Nem toda tempestade se aquieta assim, e seria desonesto prometer isso a quem está lendo esta semana com um parente desaparecido em Rasuwa ou em Chitwan. O que o episódio garante não é que o barco nunca vai balançar — é que a pessoa de Cristo estava dentro dele o tempo todo, inclusive dormindo, inclusive antes de qualquer milagre.

Uma torre também caiu em Jerusalém

Existe uma tentação antiga diante de uma tragédia dessas: procurar uma razão moral para explicar por que aconteceu com aquelas pessoas específicas. Jesus enfrentou essa mesma pergunta depois do desabamento de uma estrutura real, com mortos reais:

Ou aqueles dezoito, sobre os quais caiu a torre de Siloé e os matou, cuidais que foram mais culpados do que todos quantos homens habitam em Jerusalém?

A resposta dele fecha a porta para qualquer teologia que trate desastre como veredicto:

Não, vos digo; antes, se não vos arrependerdes, todos de igual modo perecereis.

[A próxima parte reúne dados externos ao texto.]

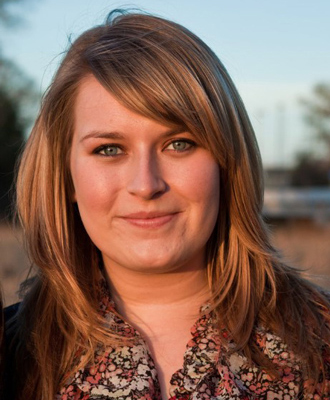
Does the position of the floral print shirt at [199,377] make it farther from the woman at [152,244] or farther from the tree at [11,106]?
the tree at [11,106]

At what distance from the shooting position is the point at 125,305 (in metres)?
2.55

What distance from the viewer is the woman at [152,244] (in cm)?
229

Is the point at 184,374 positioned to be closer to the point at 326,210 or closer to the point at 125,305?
the point at 125,305

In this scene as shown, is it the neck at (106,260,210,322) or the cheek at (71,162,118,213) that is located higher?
the cheek at (71,162,118,213)

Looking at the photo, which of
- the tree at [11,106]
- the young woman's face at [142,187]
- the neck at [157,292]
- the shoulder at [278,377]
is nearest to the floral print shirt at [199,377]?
the shoulder at [278,377]

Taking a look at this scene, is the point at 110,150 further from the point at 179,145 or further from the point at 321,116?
the point at 321,116

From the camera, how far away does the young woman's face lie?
2.26m

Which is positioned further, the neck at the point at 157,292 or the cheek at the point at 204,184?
the neck at the point at 157,292

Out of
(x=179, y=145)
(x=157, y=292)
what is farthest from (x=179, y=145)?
(x=157, y=292)

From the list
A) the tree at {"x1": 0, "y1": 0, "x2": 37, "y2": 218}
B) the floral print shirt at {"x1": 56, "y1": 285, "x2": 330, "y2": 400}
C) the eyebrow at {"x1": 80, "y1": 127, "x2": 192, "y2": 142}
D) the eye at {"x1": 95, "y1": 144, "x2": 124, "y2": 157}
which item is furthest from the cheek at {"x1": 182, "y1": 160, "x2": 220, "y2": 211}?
the tree at {"x1": 0, "y1": 0, "x2": 37, "y2": 218}

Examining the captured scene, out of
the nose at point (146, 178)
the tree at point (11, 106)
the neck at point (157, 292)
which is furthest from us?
the tree at point (11, 106)

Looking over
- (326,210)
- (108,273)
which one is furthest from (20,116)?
(108,273)

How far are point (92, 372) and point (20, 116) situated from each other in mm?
21221

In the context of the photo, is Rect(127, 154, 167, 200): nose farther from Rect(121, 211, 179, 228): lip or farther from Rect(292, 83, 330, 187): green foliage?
Rect(292, 83, 330, 187): green foliage
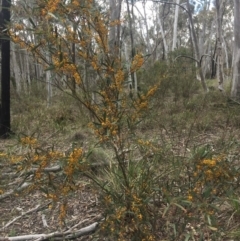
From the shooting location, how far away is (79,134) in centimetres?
578

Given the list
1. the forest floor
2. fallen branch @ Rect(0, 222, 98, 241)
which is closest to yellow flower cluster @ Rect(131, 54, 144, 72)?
the forest floor

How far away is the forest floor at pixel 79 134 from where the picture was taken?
3.04 m

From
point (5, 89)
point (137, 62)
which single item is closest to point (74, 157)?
point (137, 62)

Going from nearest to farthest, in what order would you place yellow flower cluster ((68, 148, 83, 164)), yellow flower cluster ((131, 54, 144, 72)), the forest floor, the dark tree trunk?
yellow flower cluster ((68, 148, 83, 164)) → yellow flower cluster ((131, 54, 144, 72)) → the forest floor → the dark tree trunk

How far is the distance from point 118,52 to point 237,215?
1451mm

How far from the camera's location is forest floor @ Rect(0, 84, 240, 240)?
9.98 feet

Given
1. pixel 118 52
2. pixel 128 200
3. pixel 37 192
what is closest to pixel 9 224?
pixel 37 192

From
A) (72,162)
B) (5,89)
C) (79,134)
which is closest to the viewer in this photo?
(72,162)

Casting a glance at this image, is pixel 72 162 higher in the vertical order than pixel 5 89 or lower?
lower

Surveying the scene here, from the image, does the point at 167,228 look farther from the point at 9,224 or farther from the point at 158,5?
the point at 158,5

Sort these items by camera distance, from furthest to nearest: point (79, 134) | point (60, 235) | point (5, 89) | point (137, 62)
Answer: point (5, 89)
point (79, 134)
point (60, 235)
point (137, 62)

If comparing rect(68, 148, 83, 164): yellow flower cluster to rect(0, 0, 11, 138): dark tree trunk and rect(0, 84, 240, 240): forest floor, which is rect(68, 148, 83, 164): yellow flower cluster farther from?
rect(0, 0, 11, 138): dark tree trunk

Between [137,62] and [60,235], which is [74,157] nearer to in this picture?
[137,62]

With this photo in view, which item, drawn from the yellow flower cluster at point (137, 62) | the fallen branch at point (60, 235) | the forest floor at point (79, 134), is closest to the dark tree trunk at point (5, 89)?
the forest floor at point (79, 134)
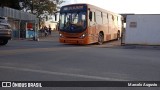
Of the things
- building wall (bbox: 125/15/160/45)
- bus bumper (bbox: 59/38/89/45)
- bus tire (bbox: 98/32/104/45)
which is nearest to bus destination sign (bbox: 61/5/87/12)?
bus bumper (bbox: 59/38/89/45)

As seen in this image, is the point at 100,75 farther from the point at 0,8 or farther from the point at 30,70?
the point at 0,8

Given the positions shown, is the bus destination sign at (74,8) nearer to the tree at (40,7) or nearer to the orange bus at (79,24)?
the orange bus at (79,24)

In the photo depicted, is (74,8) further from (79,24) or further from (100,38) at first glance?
(100,38)

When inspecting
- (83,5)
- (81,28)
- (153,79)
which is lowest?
(153,79)

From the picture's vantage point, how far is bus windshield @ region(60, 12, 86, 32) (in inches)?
955

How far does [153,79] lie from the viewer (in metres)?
9.46

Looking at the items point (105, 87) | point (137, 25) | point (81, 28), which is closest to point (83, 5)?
point (81, 28)

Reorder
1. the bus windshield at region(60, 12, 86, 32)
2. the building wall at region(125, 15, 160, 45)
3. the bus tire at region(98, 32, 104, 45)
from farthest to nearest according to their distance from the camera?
1. the bus tire at region(98, 32, 104, 45)
2. the building wall at region(125, 15, 160, 45)
3. the bus windshield at region(60, 12, 86, 32)

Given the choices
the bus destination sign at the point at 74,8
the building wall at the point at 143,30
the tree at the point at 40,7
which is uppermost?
the tree at the point at 40,7

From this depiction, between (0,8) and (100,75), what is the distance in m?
26.1

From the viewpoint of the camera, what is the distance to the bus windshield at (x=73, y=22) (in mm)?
24250

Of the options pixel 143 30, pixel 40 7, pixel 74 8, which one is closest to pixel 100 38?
pixel 143 30

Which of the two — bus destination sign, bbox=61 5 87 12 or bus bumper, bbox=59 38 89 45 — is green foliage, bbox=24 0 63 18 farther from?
bus bumper, bbox=59 38 89 45

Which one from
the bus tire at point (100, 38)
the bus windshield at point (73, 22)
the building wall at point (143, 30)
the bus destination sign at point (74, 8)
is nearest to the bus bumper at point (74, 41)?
the bus windshield at point (73, 22)
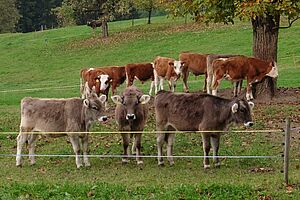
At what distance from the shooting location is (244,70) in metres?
20.6

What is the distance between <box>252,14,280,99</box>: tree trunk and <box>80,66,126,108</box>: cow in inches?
202

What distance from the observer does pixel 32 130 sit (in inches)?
536

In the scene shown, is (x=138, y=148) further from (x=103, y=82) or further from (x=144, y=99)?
(x=103, y=82)

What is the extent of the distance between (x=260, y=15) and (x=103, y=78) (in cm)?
655

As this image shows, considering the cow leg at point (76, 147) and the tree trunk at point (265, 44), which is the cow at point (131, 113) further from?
the tree trunk at point (265, 44)

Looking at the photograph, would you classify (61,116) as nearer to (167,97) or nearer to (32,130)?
(32,130)

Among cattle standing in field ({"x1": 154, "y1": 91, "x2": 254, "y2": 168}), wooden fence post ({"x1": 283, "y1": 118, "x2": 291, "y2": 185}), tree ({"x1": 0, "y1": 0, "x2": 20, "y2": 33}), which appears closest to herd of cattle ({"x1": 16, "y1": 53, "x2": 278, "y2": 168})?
cattle standing in field ({"x1": 154, "y1": 91, "x2": 254, "y2": 168})

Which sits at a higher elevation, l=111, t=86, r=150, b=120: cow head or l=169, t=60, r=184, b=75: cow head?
l=111, t=86, r=150, b=120: cow head

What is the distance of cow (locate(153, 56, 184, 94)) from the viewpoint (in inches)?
969

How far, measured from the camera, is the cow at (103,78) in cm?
2180

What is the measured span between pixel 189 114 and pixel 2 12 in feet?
201

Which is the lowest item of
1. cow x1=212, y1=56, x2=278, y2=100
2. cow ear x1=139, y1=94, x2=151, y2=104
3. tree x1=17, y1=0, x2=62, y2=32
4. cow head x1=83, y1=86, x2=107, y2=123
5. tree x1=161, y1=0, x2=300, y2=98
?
tree x1=17, y1=0, x2=62, y2=32

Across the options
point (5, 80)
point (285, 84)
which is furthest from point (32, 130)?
point (5, 80)

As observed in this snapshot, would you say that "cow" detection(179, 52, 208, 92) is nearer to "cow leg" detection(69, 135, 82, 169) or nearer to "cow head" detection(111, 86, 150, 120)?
"cow head" detection(111, 86, 150, 120)
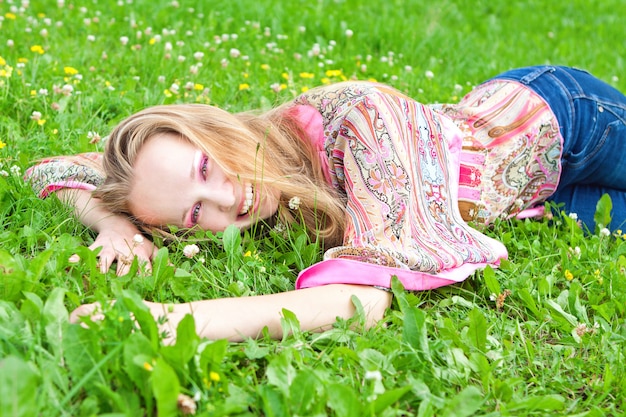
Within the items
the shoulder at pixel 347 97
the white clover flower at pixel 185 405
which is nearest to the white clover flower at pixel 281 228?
the shoulder at pixel 347 97

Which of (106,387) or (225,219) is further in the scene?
(225,219)

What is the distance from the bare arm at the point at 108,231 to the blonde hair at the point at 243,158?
0.06m

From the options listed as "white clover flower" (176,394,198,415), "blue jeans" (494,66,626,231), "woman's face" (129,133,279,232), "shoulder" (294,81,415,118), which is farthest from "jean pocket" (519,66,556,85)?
"white clover flower" (176,394,198,415)

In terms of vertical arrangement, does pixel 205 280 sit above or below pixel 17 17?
below

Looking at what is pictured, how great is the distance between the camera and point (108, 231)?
2.80 m

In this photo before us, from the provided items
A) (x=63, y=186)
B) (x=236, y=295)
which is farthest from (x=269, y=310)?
(x=63, y=186)

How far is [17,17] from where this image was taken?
16.4ft

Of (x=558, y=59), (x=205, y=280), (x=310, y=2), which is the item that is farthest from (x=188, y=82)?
(x=558, y=59)

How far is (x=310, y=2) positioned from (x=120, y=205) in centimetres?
408

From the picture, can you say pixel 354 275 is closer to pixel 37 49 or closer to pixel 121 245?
pixel 121 245

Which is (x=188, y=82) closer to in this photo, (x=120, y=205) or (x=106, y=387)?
(x=120, y=205)

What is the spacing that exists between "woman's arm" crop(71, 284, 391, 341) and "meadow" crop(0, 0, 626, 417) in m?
0.05

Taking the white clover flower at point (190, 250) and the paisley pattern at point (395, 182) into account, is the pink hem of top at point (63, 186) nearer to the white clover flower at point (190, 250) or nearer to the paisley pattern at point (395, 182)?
the white clover flower at point (190, 250)

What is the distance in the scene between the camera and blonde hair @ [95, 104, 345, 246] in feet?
8.97
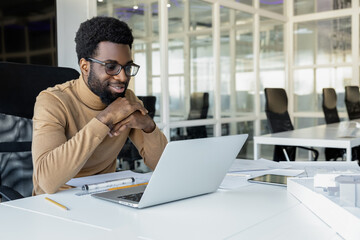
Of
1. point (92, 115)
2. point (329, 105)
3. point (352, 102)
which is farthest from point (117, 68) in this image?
point (352, 102)

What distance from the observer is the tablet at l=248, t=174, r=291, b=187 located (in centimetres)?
133

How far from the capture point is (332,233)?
33.6 inches

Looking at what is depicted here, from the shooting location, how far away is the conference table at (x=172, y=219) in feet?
2.77

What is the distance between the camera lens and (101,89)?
161 centimetres

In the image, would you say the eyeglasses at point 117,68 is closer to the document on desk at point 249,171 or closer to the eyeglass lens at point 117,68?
the eyeglass lens at point 117,68

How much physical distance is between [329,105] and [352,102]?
0.49 m

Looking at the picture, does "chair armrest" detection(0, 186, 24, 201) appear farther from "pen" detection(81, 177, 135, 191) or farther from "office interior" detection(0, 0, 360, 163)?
"office interior" detection(0, 0, 360, 163)

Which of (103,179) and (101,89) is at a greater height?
(101,89)

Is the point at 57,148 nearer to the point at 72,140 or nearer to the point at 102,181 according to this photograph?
the point at 72,140

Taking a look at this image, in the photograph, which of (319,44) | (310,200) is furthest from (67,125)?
(319,44)

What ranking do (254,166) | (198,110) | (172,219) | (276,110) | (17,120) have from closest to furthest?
(172,219) → (254,166) → (17,120) → (276,110) → (198,110)

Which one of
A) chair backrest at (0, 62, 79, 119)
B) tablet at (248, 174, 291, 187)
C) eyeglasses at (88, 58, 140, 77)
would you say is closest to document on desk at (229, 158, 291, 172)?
tablet at (248, 174, 291, 187)

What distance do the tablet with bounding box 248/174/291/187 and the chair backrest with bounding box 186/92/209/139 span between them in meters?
3.38

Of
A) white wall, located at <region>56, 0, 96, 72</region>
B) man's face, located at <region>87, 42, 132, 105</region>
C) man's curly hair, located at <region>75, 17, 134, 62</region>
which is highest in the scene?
white wall, located at <region>56, 0, 96, 72</region>
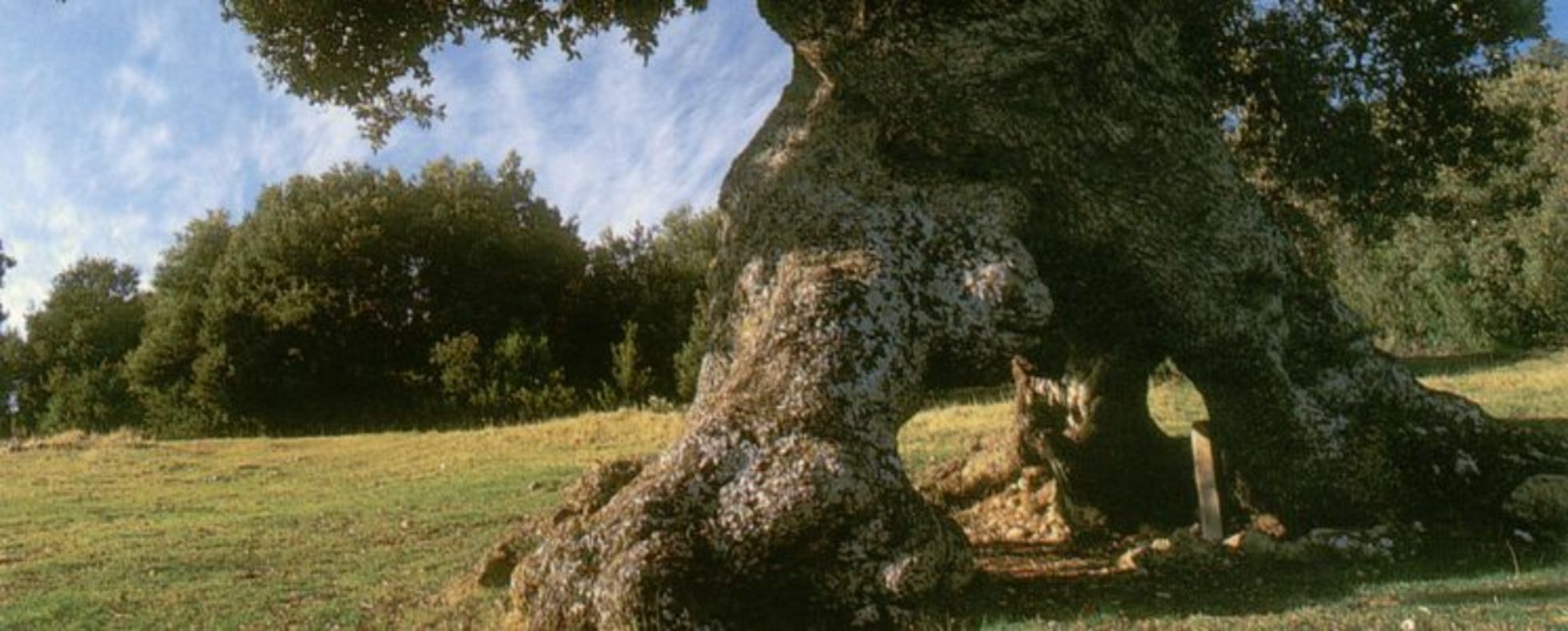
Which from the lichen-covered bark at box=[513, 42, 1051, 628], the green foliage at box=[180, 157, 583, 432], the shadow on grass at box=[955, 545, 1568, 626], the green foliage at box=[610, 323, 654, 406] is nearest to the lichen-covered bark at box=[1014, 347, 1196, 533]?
the shadow on grass at box=[955, 545, 1568, 626]

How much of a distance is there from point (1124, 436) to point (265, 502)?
16.9m

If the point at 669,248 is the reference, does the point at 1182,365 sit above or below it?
below

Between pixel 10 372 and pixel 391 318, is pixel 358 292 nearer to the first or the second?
pixel 391 318

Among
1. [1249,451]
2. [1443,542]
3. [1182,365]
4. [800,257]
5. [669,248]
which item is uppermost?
[669,248]

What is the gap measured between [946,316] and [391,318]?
140 feet

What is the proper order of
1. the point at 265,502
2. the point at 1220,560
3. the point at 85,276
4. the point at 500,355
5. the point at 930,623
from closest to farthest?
the point at 930,623 → the point at 1220,560 → the point at 265,502 → the point at 500,355 → the point at 85,276

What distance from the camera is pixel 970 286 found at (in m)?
10.7

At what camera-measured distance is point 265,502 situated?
2344 centimetres

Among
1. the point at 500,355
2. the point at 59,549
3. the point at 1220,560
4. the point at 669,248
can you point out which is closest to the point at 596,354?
the point at 500,355

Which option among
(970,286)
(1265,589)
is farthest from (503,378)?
(1265,589)

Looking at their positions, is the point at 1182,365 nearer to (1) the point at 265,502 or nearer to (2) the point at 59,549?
(2) the point at 59,549

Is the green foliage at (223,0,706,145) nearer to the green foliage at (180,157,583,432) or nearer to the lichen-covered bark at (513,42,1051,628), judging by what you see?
the lichen-covered bark at (513,42,1051,628)

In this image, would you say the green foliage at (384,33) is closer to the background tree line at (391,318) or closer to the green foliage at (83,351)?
the background tree line at (391,318)

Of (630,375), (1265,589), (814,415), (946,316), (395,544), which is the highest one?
(630,375)
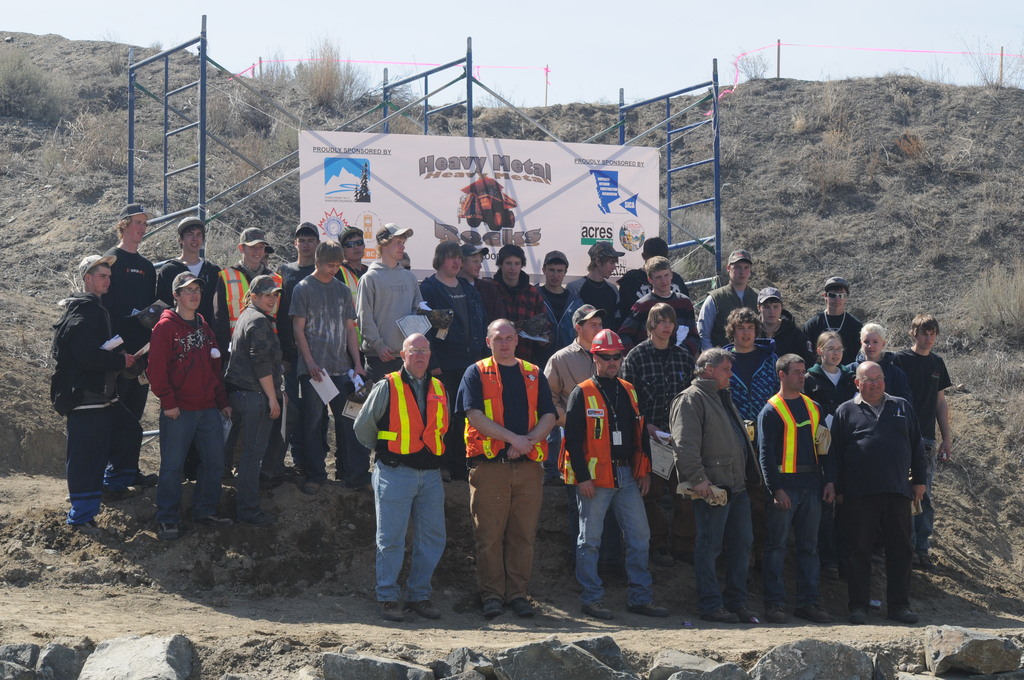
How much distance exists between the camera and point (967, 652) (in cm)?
701

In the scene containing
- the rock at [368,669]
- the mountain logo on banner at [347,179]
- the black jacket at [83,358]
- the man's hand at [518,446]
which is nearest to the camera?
the rock at [368,669]

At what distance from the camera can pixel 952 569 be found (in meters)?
9.53

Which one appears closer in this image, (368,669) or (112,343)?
(368,669)

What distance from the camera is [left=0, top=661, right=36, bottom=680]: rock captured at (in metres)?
5.94

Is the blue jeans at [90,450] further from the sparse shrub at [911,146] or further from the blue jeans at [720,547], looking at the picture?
the sparse shrub at [911,146]

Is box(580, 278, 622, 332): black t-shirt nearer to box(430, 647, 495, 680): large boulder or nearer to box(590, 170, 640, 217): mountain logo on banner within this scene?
box(590, 170, 640, 217): mountain logo on banner

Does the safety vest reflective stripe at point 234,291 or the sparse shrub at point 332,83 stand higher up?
the sparse shrub at point 332,83

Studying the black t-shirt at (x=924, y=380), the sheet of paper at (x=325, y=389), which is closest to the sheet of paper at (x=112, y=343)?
the sheet of paper at (x=325, y=389)

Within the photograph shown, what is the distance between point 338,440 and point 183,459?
127cm

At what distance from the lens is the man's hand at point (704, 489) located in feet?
24.2

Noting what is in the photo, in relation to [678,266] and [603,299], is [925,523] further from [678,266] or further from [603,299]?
[678,266]

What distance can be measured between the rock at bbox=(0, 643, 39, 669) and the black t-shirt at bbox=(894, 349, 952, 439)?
22.1 feet

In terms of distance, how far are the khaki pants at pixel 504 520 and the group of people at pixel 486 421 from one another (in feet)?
0.05

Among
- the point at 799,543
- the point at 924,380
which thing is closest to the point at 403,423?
the point at 799,543
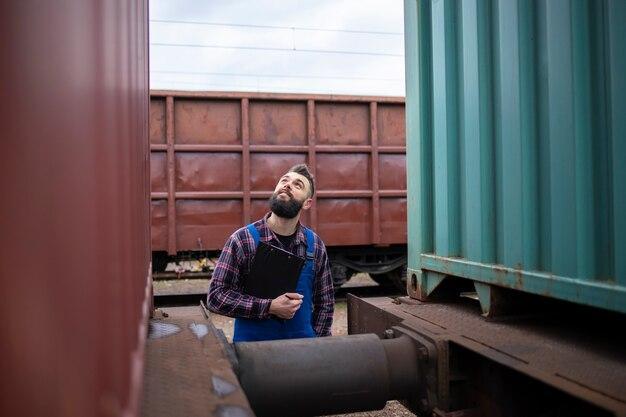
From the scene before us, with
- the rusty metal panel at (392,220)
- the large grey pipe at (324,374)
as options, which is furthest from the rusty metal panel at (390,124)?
the large grey pipe at (324,374)

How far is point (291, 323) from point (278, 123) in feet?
15.5

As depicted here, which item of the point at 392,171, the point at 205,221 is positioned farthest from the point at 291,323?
the point at 392,171

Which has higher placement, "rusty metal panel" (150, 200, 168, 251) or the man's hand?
"rusty metal panel" (150, 200, 168, 251)

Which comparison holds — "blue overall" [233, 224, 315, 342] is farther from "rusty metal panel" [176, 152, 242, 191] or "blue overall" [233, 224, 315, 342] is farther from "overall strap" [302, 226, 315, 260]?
"rusty metal panel" [176, 152, 242, 191]

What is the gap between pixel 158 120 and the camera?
6.81 metres

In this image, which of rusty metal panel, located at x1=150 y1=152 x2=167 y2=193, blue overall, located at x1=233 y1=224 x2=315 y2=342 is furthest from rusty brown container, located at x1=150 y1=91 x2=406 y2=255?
blue overall, located at x1=233 y1=224 x2=315 y2=342

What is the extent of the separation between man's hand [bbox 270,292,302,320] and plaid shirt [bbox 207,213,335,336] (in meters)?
0.04

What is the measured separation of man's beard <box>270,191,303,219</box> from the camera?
9.28 ft

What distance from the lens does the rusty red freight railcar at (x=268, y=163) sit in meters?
6.82

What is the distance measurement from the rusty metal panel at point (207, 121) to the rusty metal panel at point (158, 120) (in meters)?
0.17

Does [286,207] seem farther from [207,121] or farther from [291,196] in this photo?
[207,121]

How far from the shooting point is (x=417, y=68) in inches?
99.9

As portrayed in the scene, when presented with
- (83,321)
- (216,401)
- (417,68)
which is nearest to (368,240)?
(417,68)

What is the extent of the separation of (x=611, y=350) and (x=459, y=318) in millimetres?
632
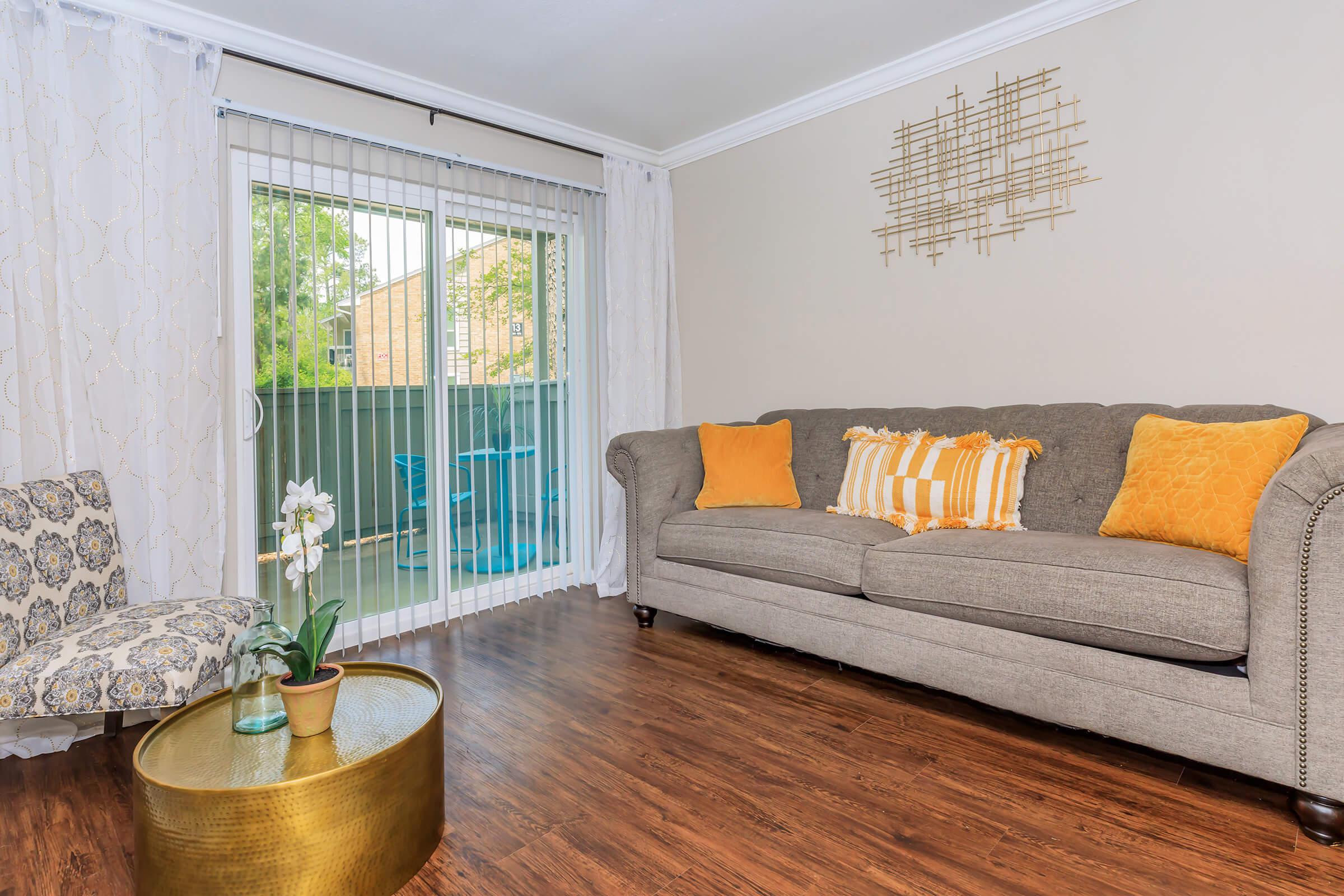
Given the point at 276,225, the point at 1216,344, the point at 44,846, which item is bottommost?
the point at 44,846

Jesus não usa a tragédia para apontar culpados — usa para lembrar que ninguém está numa categoria moral diferente de quem morreu. Isso vale para qualquer estrutura de pensamento que tente explicar sofrimento como punição proporcional, seja ela qual for. A pergunta certa diante do desabamento de uma torre — ou de uma geleira — nunca foi “o que essas pessoas fizeram para merecer isso”, porque essa pergunta não tem resposta boa em lugar nenhum da Bíblia.

Chorar com os que choram

Se a fé não explica o desastre nem promete que ele não vai acontecer de novo, o que ela pede é mais simples e mais concreto:

Alegrem-se com os que se alegram e chorem com os que choram.

Não é uma instrução vaga. É uma ordem de entrar na dor de quem está procurando um parente num hospital de Kathmandu ou num acampamento do Exército,3 antes de qualquer tentativa de explicar o que aconteceu. Já escrevi sobre isso num contexto bem diferente, mas o princípio é o mesmo: simpatia vem antes de qualquer outra coisa.

O Nepal é um país majoritariamente hindu — mais de 81% da população, segundo o censo de 2021, contra menos de 2% de cristãos.4 Isso não muda em nada a validade de uma oração cristã por ele. A dor de uma mãe que não encontra o filho não seleciona religião, e a compaixão pedida em Romanos 12 também não.


Que Deus conforte, de um jeito concreto e presente, o coração de cada família nepalesa que ainda espera notícia de alguém. Que dê força e clareza a quem está nas buscas — no Exército, na polícia, nos hospitais lotados. Que os quase mil ainda sem contato sejam encontrados com vida. E que, para quem já recebeu a pior notícia possível, haja um consolo que nenhuma palavra deste texto seria capaz de produzir sozinha.